A Tricky Floating-Point Calculation

Jun 26, 2024 · Mohamed Akram

I was working on my simple-id library and was curious about different methods to generate an unbiased random number in a given range. As a way to test whether a random number generator (RNG) produces good results, one can calculate the expected number of repeats based on the birthday problem and compare it with the output of the RNG. The formula can be found online in several places as it can also be used for counting expected hash collisions or cache hits. The expected number of repeats can be calculated as follows:

n - d + d \left( \frac{d-1}{d} \right)^n

Where $n$ is the number of generated values and $d$ is the range.

Converting this to JavaScript code:

function repeats(n, d) {
  return n - d + d * ((d - 1) / d)**n;
}

In my case, I wanted to check the expected repeats after generating a million random IDs, where each ID is 8 characters long and there are 31 characters in the alphabet.

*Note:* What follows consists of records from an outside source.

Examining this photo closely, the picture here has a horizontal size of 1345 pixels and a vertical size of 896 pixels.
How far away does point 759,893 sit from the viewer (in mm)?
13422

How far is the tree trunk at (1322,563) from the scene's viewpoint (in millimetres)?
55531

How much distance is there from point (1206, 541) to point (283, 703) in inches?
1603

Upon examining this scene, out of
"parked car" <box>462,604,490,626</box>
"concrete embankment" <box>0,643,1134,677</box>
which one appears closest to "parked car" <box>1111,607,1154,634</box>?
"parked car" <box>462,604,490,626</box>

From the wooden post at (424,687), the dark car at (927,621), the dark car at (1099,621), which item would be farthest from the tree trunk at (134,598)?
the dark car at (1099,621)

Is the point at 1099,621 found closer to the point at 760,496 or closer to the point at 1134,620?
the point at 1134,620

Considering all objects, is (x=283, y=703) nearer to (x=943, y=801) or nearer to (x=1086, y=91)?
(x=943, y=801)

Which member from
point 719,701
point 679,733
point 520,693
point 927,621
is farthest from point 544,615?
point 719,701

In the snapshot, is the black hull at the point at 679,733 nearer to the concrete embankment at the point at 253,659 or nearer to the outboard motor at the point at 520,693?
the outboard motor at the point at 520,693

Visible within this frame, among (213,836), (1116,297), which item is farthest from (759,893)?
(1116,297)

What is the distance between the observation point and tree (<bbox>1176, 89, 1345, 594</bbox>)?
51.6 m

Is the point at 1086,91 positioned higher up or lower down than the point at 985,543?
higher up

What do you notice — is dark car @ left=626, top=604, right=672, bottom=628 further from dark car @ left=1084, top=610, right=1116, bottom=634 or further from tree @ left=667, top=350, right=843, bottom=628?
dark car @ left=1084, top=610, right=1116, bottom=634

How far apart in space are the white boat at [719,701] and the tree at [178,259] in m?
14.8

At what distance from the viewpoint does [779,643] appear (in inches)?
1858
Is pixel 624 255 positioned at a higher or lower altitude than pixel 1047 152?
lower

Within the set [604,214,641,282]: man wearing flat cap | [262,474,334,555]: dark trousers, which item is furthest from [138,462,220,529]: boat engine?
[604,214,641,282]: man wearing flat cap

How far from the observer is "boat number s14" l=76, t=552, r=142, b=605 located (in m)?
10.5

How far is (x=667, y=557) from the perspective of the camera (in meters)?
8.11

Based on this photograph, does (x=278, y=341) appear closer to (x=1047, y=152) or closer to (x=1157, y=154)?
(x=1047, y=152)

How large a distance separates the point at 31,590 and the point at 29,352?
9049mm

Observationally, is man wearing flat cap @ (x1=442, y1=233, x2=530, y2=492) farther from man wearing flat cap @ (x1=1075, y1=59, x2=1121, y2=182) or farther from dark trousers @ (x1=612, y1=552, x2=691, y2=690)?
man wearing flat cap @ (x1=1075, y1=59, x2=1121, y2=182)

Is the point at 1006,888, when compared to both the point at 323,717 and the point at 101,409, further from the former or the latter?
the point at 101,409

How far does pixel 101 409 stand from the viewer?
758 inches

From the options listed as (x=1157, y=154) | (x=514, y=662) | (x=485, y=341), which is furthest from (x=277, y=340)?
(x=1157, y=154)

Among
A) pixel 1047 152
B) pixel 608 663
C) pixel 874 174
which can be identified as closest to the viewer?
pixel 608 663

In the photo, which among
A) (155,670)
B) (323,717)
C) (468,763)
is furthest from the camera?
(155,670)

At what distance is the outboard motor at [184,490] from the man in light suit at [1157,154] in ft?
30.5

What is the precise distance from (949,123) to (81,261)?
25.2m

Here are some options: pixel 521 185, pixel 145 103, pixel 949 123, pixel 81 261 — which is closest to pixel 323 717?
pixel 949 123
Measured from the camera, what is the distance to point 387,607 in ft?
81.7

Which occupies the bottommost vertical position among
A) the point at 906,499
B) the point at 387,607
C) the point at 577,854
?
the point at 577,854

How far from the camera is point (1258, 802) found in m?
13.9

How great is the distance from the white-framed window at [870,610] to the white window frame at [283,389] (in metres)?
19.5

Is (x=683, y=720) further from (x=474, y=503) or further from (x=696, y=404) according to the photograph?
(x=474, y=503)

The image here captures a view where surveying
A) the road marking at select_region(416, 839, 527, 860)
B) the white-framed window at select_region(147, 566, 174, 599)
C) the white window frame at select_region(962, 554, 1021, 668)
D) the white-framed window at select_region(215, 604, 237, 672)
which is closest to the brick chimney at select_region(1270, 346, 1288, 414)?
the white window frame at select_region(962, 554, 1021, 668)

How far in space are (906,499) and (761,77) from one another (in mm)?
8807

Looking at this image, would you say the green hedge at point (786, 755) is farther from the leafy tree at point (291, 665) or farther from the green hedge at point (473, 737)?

That is, $n=10^6$ and $d=31^8$ . Running this in JavaScript:

console.log(repeats(1e6, 31**8));

The result is -19.72998046875.

Wait, what? Negative repeats? I’ve known about the infamous 0.1 + 0.2 inaccuracy, but this is different; it’s a much larger error, and from only a handful of operations. I double (and triple) checked that I typed the formula correctly, and tried it in both C and Python and got the same result. I then put it into WolframAlpha, since it supports arbitrary precision, and it returned something longer, but much more sensible:

0.5862405426220060595736096268572069594630842175323822481323009

That seemed right. I started tweaking the formula to try to get rid of the error. I figured that, most likely, the division leads to a loss of accuracy that’s exacerbated by raising to a very high power. To avoid this, I reached for BigInt to calculate the power of the numerator and denominator separately, then divide. Since BigInt only supports integers, I also multiply by a “precision” before converting to a number, then divide by it after to get a decimal value:

function repeats(n, d) {
  const p = n*d;
  const e = Number(BigInt(p) * BigInt(d-1)**BigInt(n) / BigInt(d)**BigInt(n))/p;
  return n - d + d * e;
}

That returns 0.5863037109375. On the one hand, the result is correct to three significant figures, which is an improvement over the previous zero. On the other, this takes a second and a half to finish computing. After trying a few different things, I got a tip from a user on the ##math IRC channel to try log1p for the calculation. What does log have to do with anything? The way computers calculate the power is like so:

x^n = e^{\left( n \log{x} \right)}

So we can rewrite the formula to:

n - d + d \exp{\left( n \log{\frac{d-1}{d}} \right)}

The log1p function returns the result of $\log{\left(1 + x\right)}$ . The reason it exists is because floating-point does not work well when adding a small $x$ to $1$ . Since $d$ is very large, this is the case in our formula. We can rewrite the expression to make it usable in log1p:

n - d + d \exp{\left( n \log{\left( 1 - \frac{1}{d} \right)} \right)}

The code then becomes:

function repeats(n, d) {
  return n - d + d * Math.exp(n * Math.log1p(-1 / d));
}

Running it returns 0.5863037109375, the same value as using BigInt, only now it doesn’t take a second and a half to calculate. However, it still wasn’t as accurate as I’d like. While looking into this, I came across another function that also works better for small values, expm1, which returns $e^x - 1$ . We can factor out $d$ to make this usable too:

n + d * \left( \exp{\left( n \log{\left( 1 - \frac{1}{d} \right)} \right)} - 1 \right)

And in code:

function repeats(n, d) {
  return n + d * Math.expm1(n * Math.log1p(-1 / d));
}

Running this, we get 0.5862405423540622, a much improved result accurate to nine significant figures. This was as good as it was going to get in JavaScript.

Out of curiosity, I wanted to see if a better result was possible using C, since it provides yet another function for preserving accuracy, fma, also known as fused multiply and add. Rather than lose accuracy twice on both the multiplication and the addition, rounding only happens once after the calculation when using fma. It also happens to be faster, since it uses a single native CPU instruction for both operations. C also provides the long double type, which is as precise as a double or more, depending on the implementation. On my machine, sizeof(long double) returns 16, i.e. it is a 128-bit floating-point number, also known as a quad. Trying them both out:

double repeats(double n, double d)
{
	return fma(d, expm1(n * log1p(-1 / d)), n);
}

long double repeatsl(long double n, long double d)
{
	return fma(d, expm1l(n * log1pl(-1 / d)), n);
}

This yields 0.58624054240892864431 and 0.58624054258953528507, respectively, with a very slight improvement in accuracy, but still only accurate to nine significant figures. At this point, I was out of my depth. I tried the Herbie project which automatically rewrites floating-point expressions and it gave some good results but the suggestions were rather unwieldy. Let me know if you can find another way to compute this with better accuracy — perhaps there is yet another trick floating out there.